*Trecho fornecido*
A minha filha Vera, de 13 anos, perguntou-me, após escutar as notícias sobre a explosão experimental de uma bomba de hidrogênio, na Coreia do Norte, o que podemos fazer para evitar uma guerra nuclear. A pergunta apanhou-me de surpresa:

“O que podemos fazer? Quem, nós, ou os políticos?”.

“Nós, as pessoas comuns. Não podemos culpar os políticos se nós ficarmos quietos. Tu, por exemplo, achas que fazes o suficiente?”

Fiquei a pensar naquilo. Hoje em dia já há quem se dedique a conceber estratégias e artefatos para impedir que a Terra possa, um dia, vir a ser destruída por um asteroide. Nada contra. No imediato, contudo, faria muito mais sentido se tentássemos responder à questão da minha filha: “O que estamos fazendo para impedir um conflito nuclear? O que podemos fazer?”.

Ganhar consciência de que é urgente fazer alguma coisa já me parece um bom começo.

Revi, há poucos dias, “Wild river” (“Rio violento”), filme que o diretor grego-americano Elia Kazan rodou em 1960. O filme conta a história de um funcionário de uma agência governamental norte-americana, interpretado por Montgomery Clift, enviado para uma pequena localidade, na margem do rio Tennessee, em vias de ser submersa devido à construção de uma barragem. A missão do funcionário é a de convencer uma velha senhora a abandonar a sua casa, numa ilha, levando consigo os trabalhadores rurais. A senhora recusa-se a sair e um dos trabalhadores permanece ao seu lado. Quase no fim do filme, enquanto as águas do rio sobem, o personagem representado por Montgomery Clift vê o camponês a arar a terra como se nada estivesse acontecendo.

*Dados apresentados*
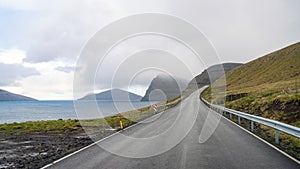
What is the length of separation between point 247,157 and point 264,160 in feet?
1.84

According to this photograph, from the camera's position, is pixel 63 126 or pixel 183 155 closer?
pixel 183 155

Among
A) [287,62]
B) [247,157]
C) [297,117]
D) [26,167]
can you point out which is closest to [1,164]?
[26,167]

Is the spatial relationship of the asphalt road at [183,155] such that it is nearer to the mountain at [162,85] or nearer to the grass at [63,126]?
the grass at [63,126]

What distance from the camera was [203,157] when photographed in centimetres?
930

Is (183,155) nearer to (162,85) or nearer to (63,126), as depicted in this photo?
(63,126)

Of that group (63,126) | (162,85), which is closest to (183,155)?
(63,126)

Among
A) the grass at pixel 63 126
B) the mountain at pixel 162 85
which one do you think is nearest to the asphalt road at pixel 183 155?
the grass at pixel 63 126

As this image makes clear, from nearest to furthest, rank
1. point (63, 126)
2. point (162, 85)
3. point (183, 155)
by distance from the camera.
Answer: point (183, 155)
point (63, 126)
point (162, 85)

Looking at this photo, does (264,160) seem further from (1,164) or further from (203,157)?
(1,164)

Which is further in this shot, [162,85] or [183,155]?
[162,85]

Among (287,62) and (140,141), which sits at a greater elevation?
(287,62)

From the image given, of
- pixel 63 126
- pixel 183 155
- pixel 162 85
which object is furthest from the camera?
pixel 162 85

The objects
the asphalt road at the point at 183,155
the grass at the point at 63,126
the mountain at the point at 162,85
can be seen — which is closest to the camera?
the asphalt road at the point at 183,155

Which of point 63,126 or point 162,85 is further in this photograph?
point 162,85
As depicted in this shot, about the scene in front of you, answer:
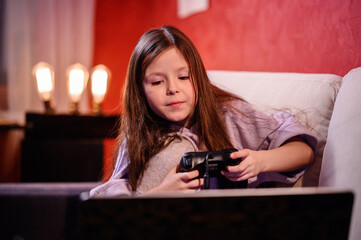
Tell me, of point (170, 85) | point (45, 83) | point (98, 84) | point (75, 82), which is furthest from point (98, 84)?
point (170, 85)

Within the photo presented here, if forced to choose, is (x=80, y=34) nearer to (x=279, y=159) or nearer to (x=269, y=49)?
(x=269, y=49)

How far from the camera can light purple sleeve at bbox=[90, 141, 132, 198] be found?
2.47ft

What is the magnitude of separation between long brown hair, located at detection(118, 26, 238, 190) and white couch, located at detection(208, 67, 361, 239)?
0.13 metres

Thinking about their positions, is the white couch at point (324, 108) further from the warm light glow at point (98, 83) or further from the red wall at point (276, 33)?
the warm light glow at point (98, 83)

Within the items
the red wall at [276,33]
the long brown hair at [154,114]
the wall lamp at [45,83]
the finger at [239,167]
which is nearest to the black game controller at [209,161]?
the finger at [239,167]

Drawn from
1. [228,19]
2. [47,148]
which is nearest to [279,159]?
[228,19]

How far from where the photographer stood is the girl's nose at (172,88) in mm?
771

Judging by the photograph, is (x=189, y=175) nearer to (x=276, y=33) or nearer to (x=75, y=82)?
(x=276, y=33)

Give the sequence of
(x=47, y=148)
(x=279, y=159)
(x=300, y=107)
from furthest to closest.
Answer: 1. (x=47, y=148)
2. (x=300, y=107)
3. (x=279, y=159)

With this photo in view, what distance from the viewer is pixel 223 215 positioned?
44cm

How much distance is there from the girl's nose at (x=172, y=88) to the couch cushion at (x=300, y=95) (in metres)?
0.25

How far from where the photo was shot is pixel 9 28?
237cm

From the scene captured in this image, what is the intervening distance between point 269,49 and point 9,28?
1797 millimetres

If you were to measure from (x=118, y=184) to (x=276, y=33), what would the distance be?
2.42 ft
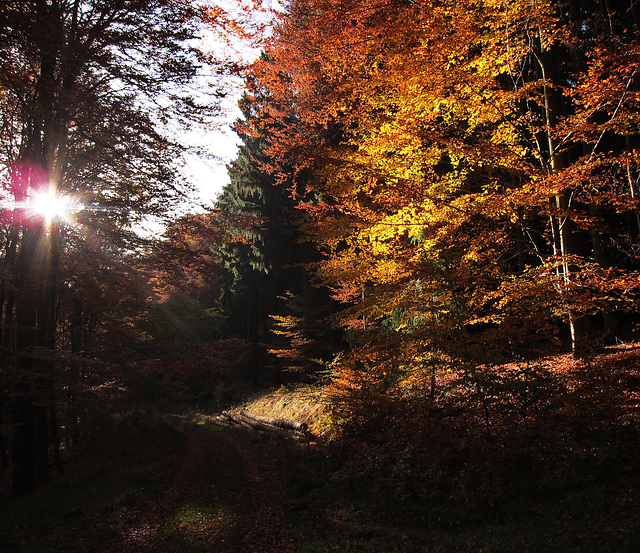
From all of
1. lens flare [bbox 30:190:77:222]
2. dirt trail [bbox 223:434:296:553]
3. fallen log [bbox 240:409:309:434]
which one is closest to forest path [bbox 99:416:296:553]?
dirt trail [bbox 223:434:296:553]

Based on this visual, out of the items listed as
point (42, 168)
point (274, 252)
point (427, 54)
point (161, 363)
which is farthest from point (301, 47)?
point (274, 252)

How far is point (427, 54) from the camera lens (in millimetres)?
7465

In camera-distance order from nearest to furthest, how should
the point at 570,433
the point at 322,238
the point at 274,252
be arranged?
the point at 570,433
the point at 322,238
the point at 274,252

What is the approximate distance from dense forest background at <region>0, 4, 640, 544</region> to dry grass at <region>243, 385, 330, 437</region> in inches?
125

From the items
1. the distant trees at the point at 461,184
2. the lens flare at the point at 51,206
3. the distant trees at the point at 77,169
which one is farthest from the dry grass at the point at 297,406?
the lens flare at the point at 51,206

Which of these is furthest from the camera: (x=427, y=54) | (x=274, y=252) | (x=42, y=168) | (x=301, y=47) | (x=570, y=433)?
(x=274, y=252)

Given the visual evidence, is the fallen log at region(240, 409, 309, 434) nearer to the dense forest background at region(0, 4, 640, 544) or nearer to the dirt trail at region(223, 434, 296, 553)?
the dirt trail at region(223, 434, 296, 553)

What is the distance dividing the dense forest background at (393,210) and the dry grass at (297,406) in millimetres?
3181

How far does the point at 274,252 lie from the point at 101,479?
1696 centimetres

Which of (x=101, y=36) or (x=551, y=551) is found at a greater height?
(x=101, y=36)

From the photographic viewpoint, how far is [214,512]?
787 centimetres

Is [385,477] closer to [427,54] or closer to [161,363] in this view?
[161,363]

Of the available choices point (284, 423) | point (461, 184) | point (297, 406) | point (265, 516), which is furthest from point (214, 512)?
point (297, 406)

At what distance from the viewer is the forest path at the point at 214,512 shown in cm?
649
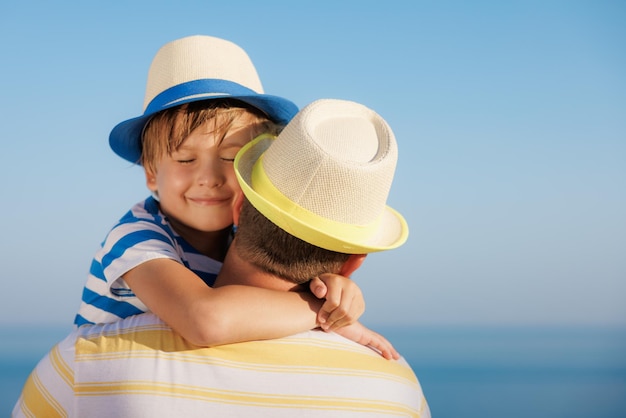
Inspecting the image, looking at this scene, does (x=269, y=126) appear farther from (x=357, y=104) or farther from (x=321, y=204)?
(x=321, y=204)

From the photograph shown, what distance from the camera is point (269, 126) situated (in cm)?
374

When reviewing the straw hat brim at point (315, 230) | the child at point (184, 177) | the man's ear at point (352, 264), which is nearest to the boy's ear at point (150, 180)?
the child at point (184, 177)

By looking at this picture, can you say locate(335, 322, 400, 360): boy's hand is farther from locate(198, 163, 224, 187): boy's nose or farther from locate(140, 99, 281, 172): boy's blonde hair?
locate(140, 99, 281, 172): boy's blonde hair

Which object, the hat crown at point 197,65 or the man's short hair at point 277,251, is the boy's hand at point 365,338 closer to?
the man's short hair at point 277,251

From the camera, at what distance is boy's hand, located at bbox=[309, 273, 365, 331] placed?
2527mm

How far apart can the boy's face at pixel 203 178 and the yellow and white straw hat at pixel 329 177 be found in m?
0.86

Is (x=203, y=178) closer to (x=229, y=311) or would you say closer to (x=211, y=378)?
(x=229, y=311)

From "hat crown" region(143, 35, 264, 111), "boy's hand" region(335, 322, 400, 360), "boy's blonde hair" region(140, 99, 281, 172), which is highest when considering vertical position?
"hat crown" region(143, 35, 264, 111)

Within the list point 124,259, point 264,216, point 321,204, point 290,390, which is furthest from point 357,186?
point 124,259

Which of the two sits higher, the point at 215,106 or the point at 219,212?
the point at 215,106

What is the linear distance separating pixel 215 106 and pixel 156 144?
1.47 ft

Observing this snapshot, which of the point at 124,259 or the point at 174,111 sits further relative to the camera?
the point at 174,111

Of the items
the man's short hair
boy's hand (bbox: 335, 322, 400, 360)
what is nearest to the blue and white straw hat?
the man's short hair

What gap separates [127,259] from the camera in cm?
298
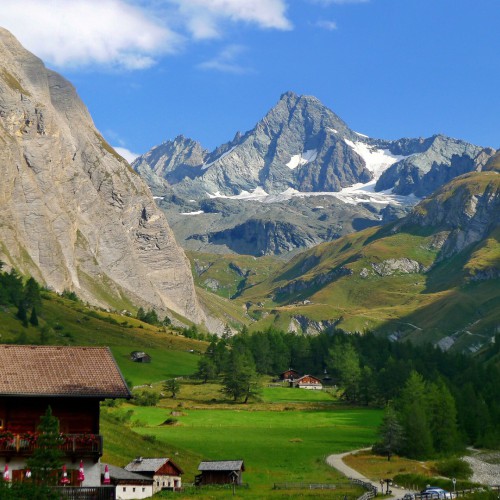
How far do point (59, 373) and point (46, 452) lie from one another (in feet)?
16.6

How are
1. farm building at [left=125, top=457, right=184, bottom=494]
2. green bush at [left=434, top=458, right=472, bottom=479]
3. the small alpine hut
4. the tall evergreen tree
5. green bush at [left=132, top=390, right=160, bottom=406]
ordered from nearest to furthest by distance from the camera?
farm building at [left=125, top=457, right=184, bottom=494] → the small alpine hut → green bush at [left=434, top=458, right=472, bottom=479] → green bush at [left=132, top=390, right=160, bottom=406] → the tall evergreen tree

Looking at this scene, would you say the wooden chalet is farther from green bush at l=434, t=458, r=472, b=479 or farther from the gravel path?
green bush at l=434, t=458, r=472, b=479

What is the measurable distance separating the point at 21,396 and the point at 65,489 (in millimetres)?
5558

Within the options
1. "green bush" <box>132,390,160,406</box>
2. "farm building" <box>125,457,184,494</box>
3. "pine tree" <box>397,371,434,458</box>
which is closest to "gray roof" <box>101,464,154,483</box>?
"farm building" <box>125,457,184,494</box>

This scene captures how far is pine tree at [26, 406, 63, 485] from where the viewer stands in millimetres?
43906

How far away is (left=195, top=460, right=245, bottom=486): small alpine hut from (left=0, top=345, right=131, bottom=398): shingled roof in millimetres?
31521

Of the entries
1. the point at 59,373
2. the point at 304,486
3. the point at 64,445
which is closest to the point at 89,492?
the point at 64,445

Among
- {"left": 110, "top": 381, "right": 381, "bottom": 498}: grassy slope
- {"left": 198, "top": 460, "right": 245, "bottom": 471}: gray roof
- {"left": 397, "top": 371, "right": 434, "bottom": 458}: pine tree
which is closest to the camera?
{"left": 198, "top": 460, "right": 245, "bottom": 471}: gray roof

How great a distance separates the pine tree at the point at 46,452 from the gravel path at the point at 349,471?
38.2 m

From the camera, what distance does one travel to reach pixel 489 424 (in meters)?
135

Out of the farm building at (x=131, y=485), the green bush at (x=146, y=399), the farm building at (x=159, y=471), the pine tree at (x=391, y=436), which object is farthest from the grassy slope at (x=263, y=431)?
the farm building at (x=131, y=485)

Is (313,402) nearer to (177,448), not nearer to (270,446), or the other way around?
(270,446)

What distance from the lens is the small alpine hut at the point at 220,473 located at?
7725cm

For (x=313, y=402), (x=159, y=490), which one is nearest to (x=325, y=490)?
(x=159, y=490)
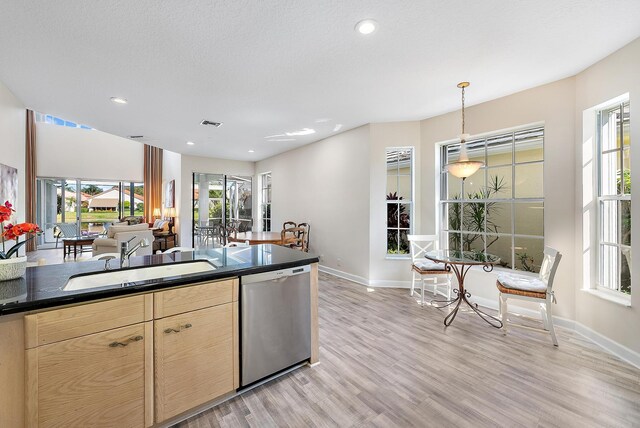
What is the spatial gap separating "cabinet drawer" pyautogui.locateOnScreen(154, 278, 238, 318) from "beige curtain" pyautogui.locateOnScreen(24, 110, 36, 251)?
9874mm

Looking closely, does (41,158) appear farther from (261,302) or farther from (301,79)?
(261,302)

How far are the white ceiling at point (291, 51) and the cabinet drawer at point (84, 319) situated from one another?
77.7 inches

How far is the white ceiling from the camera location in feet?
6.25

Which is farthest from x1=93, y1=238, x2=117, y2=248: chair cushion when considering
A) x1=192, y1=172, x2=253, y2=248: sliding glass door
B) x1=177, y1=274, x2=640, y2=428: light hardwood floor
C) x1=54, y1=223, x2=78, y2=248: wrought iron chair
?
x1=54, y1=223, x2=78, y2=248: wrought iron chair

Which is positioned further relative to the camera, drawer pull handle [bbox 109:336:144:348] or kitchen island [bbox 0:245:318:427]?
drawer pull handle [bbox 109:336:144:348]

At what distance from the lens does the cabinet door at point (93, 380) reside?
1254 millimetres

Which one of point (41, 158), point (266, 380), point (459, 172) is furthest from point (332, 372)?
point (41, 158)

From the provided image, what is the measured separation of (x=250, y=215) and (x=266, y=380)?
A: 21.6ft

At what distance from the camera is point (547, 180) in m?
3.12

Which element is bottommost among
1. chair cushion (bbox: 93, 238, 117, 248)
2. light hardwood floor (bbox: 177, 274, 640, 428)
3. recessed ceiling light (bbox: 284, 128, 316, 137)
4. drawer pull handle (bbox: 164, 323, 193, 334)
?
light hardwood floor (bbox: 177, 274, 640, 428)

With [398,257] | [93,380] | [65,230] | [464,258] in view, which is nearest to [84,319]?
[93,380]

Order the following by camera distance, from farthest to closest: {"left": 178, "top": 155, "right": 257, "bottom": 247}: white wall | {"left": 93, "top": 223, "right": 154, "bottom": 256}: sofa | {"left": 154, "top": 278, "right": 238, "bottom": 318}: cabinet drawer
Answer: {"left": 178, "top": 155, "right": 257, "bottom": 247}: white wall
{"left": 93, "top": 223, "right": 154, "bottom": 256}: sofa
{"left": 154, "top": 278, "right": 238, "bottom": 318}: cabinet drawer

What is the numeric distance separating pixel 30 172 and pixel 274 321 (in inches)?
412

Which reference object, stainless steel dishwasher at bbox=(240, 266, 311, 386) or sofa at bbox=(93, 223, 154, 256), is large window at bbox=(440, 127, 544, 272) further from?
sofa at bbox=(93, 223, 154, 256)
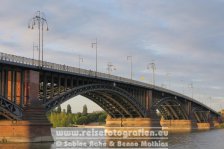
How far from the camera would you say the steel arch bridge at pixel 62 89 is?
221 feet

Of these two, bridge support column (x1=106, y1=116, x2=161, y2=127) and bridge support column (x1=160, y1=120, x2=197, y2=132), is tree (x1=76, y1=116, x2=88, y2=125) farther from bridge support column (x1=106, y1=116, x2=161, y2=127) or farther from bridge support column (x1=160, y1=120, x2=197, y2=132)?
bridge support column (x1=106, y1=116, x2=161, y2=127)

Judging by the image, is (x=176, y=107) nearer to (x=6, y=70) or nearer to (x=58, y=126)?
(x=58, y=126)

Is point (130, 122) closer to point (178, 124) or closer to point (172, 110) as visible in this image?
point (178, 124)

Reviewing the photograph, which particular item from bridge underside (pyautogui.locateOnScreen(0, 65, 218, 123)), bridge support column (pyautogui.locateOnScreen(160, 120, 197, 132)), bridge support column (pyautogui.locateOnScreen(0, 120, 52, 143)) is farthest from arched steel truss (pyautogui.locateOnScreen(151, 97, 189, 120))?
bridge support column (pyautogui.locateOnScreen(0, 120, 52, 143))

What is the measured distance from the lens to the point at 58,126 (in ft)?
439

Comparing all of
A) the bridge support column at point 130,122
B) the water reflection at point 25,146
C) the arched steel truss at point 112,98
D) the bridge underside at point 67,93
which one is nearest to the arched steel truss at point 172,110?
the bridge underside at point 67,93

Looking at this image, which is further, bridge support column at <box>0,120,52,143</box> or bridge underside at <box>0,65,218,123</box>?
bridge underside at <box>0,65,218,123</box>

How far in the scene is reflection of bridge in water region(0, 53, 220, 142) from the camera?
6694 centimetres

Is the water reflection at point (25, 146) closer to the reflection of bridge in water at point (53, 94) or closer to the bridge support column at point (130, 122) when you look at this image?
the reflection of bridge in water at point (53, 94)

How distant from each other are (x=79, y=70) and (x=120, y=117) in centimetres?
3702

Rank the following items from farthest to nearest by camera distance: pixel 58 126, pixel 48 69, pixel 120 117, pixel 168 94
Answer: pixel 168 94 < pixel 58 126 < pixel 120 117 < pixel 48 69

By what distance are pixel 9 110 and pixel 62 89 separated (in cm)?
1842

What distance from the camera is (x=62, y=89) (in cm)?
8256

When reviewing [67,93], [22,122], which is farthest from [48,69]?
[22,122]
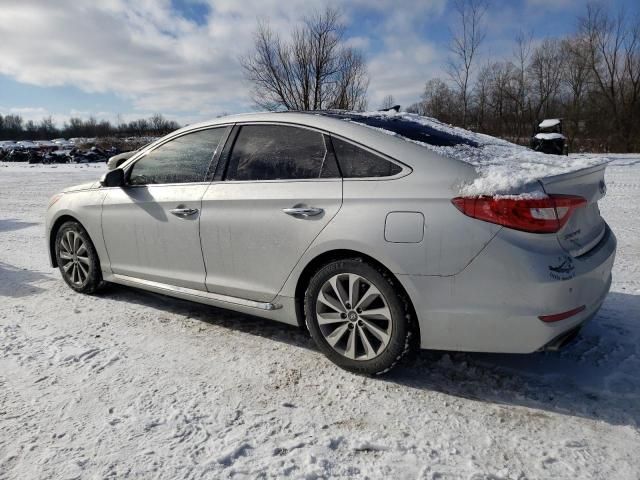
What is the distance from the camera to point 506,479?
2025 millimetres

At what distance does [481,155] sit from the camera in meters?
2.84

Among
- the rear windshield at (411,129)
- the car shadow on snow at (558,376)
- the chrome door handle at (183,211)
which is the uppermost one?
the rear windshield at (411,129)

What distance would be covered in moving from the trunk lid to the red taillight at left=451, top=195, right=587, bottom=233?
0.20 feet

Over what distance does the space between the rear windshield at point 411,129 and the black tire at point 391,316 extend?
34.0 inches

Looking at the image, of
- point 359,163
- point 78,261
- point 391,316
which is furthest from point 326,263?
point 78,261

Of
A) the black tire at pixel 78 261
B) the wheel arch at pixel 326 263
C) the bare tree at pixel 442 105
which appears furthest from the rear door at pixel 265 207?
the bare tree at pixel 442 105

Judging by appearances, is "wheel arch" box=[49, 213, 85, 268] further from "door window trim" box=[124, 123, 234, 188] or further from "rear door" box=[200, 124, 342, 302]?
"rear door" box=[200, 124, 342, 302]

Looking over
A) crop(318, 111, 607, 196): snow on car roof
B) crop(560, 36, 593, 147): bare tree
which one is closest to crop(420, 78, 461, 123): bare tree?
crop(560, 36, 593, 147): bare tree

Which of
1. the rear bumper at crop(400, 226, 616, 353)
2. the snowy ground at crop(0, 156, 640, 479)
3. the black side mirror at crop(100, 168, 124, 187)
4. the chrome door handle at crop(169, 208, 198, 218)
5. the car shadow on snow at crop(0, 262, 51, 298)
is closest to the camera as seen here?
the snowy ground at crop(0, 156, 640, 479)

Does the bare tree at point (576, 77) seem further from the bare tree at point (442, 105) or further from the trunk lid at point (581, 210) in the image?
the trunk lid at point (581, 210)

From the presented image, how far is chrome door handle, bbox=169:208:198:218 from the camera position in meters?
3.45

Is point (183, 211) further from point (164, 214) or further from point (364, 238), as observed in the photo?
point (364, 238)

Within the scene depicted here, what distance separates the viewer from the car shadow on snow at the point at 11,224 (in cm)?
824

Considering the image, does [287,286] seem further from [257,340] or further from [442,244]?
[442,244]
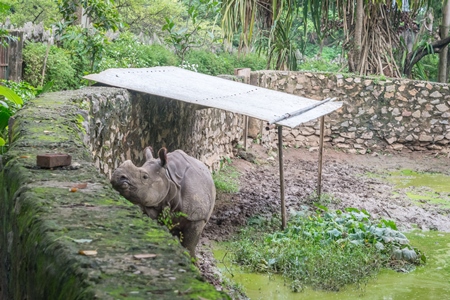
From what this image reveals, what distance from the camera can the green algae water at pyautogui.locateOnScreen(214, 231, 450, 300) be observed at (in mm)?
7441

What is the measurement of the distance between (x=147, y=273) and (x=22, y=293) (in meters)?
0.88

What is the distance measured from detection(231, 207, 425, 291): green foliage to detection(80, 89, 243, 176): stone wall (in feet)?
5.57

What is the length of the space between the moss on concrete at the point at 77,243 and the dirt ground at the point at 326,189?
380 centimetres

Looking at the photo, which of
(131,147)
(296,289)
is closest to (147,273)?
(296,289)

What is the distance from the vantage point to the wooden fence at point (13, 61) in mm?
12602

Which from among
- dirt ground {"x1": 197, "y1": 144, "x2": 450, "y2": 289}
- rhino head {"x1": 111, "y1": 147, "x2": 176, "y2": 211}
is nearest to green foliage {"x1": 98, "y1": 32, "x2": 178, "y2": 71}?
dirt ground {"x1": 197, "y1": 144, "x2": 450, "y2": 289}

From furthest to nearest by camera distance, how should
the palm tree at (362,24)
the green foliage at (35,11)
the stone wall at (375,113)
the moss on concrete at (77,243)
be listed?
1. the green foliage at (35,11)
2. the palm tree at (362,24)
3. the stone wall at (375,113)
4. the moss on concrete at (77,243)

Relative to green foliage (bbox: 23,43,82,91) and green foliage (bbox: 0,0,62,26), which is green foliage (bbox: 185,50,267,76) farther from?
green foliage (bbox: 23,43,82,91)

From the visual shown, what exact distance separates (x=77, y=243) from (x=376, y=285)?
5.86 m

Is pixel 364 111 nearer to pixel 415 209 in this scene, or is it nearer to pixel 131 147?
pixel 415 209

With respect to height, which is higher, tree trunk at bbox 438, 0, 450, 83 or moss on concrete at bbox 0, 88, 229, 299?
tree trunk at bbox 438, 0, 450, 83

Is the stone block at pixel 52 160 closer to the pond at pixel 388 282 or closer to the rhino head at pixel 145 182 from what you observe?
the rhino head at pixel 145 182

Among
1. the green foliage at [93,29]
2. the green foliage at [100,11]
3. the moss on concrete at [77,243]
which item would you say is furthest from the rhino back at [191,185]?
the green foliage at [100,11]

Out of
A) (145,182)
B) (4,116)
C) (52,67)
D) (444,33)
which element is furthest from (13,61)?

*Ações necessárias*
**A)** No trecho fornecido, em que ano Elia Kazan rodou o filme "Wild river"?
**B)** Extraia dos registros todas as linhas que contêm a palavra "bush".
O trecho e os registros são materiais independentes entre si.

*Tarefas resolvidas*
**A)** Em 1960.

**B)**
2. green bush at [left=434, top=458, right=472, bottom=479]
5. green bush at [left=132, top=390, right=160, bottom=406]
farm building at [left=125, top=457, right=184, bottom=494] → the small alpine hut → green bush at [left=434, top=458, right=472, bottom=479] → green bush at [left=132, top=390, right=160, bottom=406] → the tall evergreen tree
Looking at this scene, would you say the wooden chalet is farther from green bush at l=434, t=458, r=472, b=479 or farther from the gravel path?
green bush at l=434, t=458, r=472, b=479
1. "green bush" <box>132,390,160,406</box>
Out of the farm building at (x=131, y=485), the green bush at (x=146, y=399), the farm building at (x=159, y=471), the pine tree at (x=391, y=436), which object is farthest from the grassy slope at (x=263, y=431)?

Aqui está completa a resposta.